▸ REQUIRED WORK
Put the lines into a Markdown table with the columns Row and Line, numbering each row and leaving out blank lines. Begin with the line containing "In this image, which" and continue through the last line.

········

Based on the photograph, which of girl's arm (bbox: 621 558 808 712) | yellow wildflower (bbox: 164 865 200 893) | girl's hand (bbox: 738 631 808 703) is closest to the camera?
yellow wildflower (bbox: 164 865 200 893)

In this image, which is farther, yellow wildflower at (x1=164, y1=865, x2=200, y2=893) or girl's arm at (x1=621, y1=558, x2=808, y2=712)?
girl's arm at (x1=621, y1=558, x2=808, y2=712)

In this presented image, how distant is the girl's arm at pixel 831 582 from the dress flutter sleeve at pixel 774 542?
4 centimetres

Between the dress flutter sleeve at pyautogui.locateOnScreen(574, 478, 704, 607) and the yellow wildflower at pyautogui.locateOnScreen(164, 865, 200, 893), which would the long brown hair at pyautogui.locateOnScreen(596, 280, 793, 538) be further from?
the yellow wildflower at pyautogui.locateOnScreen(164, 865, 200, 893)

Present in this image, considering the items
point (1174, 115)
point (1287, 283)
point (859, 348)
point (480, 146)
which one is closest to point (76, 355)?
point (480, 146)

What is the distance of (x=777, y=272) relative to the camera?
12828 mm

········

▸ WRITTEN ANSWER
| Row | Line |
|---|---|
| 1 | In this image, which is farther, yellow wildflower at (x1=164, y1=865, x2=200, y2=893) or girl's arm at (x1=621, y1=558, x2=808, y2=712)? |
| 2 | girl's arm at (x1=621, y1=558, x2=808, y2=712) |
| 3 | In this presented image, how distant is the girl's arm at pixel 831 582 from the dress flutter sleeve at pixel 774 542? |
| 4 | 4 centimetres |
| 5 | Between the dress flutter sleeve at pyautogui.locateOnScreen(574, 478, 704, 607) and the yellow wildflower at pyautogui.locateOnScreen(164, 865, 200, 893), which would the long brown hair at pyautogui.locateOnScreen(596, 280, 793, 538) be further from? |
| 6 | the yellow wildflower at pyautogui.locateOnScreen(164, 865, 200, 893) |
| 7 | Present in this image, considering the items |
| 8 | point (1174, 115) |
| 9 | point (1287, 283) |
| 10 | point (859, 348) |
| 11 | point (480, 146) |
| 12 | which one is closest to point (76, 355)? |
| 13 | point (480, 146) |
| 14 | What is the distance of (x=777, y=272) relative to the camera? |
| 15 | 12828 mm |